Common Linux log statistics and analysis commands

“This is the 8th day of my participation in the August More Text Challenge. For details, see: August More Text Challenge.”

One, the introduction

Now that we’ve covered the basic use of the Linux Trimusketers in detail, let’s take a look at the specific application in the area of performance testing. This article focuses on the statistical analysis of Tomcat and Nginx Access logs.

Second, Tomcat statistics request response time

Server. XML uses configuration mode, %D- request time, %F- response time

<Valve className="org.apache.catalina.valves.AccessLogValve" directory="logs"
prefix="localhost_access_log." suffix=".txt"
pattern="%h %l %u [%{yyyy-MM-dd HH:mm:ss}t] %{X-Real_IP}i &quot;%r&quot; %s %b %D %F" />
Copy the code

The fields are described as follows:

%h – The IP address of the client that initiates the request. The IP address recorded here is not necessarily the IP address of a real user client. It may be the public mapped IP address of a private client or the IP address of a proxy server.
% L – THE RFC 1413 identity of the client (reference). Only clients that implement the RFC 1413 specification can provide this information.
%u – User name of the remote client, which is used to record the name provided by the user for authentication. For example, the user name zuozewei for logging in to Baidu is blank if there is no login.
%t – The time when the request was received (the time and time zone of the access, such as 18/Jul/2018:17:00:01 +0800, the “+0800” at the end of the time message indicates that the server time zone is 8 hours after UTC)
%{x-real_ip} I -Real IP address of the client
%r – The request line from the client (the request URI and HTTP protocol, which is the most useful information in the entire PV logging of what a request was received by the server)
%> S – The server returns the client status code. For example, success is 200.
%b – Size of the body content of the file sent to the client, excluding the size of the response header (this value can be added up from each record in the log to give a rough estimate of server throughput)
%{Referer} I – record which page link was accessed from (the content of the request header Referer)
%D – The time in milliseconds to process the request
%F – The time in milliseconds for the client browser information to submit a response

Log example:

47.203.89.212 -- [19/Apr/2017:03:06:53 +0000] "GET/HTTP/1.1" 200 10599 50 49Copy the code

Nginx statistics request and background service response time

Extend response_time&upstream_response_time using the classic format of default combined

Nginx. conf uses the following configuration methods:

log_format main '$remote_addr - $remote_user [$time_local] "$request" $status $body_bytes_sent $request_time $upstream_response_time "$http_referer" "$http_user_agent" "$http_x_forwarded_for"';
Copy the code

The fields are described as follows:

$remote_addr – The IP address of the client that initiates the request. The IP address recorded here is not necessarily the IP address of a real user client.

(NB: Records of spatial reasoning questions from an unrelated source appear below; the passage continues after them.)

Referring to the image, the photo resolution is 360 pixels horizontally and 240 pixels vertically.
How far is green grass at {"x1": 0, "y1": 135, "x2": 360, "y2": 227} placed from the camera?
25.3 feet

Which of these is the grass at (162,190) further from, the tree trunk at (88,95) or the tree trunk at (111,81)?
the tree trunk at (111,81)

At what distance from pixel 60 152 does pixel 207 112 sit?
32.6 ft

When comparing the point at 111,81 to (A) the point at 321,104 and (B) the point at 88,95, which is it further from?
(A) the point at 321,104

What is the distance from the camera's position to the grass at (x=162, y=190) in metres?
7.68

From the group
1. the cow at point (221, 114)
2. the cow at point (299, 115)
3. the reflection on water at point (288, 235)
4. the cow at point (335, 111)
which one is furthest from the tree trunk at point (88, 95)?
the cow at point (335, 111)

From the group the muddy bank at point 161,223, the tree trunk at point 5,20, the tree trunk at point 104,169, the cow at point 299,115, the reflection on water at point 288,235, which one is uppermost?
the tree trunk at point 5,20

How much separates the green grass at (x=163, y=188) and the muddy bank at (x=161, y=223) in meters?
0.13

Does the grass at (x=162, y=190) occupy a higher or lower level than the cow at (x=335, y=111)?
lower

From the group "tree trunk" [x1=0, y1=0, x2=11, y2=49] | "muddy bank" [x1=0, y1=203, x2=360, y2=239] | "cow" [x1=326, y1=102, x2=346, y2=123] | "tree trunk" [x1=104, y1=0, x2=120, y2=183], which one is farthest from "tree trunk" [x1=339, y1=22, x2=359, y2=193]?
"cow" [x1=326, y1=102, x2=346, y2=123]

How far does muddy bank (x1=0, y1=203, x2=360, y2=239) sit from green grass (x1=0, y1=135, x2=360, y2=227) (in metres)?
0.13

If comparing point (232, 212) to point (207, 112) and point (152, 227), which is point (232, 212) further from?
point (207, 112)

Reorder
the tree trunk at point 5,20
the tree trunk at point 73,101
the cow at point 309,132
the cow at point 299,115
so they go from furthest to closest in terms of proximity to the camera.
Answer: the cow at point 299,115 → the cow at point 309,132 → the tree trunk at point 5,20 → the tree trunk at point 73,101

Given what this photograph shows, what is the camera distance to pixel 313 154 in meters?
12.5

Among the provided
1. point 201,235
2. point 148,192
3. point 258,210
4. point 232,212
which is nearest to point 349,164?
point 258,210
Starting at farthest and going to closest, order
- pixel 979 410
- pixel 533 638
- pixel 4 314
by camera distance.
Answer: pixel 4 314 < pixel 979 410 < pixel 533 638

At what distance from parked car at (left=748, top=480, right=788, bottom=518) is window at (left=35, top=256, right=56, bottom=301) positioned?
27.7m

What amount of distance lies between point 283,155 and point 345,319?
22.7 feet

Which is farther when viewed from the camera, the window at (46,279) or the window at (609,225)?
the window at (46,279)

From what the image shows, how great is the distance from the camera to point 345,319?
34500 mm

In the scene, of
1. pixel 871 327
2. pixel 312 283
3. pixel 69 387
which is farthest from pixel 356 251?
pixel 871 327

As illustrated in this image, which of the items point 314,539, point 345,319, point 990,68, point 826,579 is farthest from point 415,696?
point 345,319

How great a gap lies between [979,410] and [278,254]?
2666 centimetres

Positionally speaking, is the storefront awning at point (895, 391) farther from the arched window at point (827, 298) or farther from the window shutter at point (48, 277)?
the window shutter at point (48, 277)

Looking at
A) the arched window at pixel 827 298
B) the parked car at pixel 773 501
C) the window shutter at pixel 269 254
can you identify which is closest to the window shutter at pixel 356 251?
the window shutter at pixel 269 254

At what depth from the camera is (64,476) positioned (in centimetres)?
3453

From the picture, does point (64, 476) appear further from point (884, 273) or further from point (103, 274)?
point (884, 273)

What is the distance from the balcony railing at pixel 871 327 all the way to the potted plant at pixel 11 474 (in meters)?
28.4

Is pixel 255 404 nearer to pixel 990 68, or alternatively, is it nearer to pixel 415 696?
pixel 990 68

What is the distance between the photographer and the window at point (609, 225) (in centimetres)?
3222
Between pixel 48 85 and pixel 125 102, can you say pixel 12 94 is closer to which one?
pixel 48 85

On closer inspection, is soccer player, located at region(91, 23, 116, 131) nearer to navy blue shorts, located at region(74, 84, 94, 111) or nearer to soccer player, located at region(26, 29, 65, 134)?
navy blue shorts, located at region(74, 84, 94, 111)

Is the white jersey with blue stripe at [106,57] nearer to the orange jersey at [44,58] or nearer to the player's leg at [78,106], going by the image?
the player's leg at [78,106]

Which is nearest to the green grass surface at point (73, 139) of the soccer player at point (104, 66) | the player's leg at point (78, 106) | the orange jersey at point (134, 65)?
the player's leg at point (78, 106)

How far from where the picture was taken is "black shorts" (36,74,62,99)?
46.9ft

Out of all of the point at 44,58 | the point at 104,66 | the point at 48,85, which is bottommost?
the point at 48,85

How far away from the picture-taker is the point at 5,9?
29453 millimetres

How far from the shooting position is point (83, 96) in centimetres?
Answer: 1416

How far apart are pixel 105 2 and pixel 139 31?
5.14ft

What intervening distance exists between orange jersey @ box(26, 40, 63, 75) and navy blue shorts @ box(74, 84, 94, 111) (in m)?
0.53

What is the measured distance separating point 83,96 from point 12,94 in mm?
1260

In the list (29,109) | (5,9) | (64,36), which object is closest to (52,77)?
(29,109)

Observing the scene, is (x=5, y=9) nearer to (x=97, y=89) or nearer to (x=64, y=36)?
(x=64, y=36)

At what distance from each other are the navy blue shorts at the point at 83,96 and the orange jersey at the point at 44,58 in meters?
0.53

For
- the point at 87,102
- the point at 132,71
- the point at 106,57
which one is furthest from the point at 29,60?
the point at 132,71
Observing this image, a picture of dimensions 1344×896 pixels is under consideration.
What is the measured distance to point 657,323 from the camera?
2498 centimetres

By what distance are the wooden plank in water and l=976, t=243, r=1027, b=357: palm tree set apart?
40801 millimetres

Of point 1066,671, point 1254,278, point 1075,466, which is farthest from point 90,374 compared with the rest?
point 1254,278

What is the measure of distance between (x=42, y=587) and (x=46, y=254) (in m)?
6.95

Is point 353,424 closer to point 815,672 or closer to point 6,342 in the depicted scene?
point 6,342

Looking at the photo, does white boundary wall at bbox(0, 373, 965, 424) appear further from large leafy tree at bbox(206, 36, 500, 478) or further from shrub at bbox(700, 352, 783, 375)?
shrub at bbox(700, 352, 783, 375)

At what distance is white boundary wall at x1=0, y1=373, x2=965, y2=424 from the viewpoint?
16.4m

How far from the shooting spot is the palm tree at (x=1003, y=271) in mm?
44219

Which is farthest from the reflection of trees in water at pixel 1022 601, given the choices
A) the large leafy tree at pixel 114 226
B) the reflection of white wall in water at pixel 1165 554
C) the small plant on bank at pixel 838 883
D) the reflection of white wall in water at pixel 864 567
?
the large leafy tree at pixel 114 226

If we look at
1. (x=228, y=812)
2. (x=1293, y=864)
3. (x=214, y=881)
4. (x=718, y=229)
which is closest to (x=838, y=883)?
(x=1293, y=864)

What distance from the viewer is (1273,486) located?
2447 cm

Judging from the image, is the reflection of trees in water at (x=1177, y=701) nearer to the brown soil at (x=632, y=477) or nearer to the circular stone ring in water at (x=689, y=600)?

It may be the public mapped IP address of a private client or the IP address of a proxy server.
$remote_user– User name of the remote client: records the name provided by the user for authentication, for example, the user name for logging in to BaiduzuozeweiIf there is no login, it is blank.
[$time_local]– The time the request was received (time of access and time zone, e.g18/Jul/2018:17:00:01 +0800, time information last"+ 0800"Indicates that the time zone of the server is 8 hours after UTC.
“$Request” – The request line from the client (the REQUEST URI and HTTP protocol, this is the most useful information in the entire PV logging of what a request was received by the server)
$status – The server returns the client status code, such as 200 for success.
$body_byTES_sent – Size of the body content of the file sent to the client, excluding the size of the response header (this value can be added up from each record in the log to give a rough estimate of server throughput)
$request_time – Total time of the entire request, in seconds (including the time to receive the request data from the client, the time to respond from the backend program, and the time to send the response data to the client (excluding the time to write the log))
$upstream_response_time – response time from upstream during a request (in seconds)
“$http_referer” – records which page link was visited from (the content of the request header Referer)
“$HTTP_user_Agent” – Client browser information (request header user-agent content)
"$ http_x_forwarded_for"– Real IP address of the client. Usually, the Web server is placed after the reverse proxy. In this way, the web server cannot obtain the IP address of the client$remote_addThe IP address is the IP address of the reverse proxy server. The reverse proxy server can be added to the HTTP header for forwarding requestsx_forwarded_for** Information, which records the IP address of the original client and the server address requested by the original client.

Log example:

[19/Apr/2017:01:58:04 +0000] "GET/HTTP/1.1" 200 0 0.023 -" -" "Mozilla/5.0 (Windows NT 10.0; WOW64) AppleWebKit/537.36 (KHTML, like Gecko) Chrome/57.0.2987.133 Safari/537.36Copy the code

Introduction to AWK

1. Basic concepts

In order to understand the AWK program, let’s outline the basics.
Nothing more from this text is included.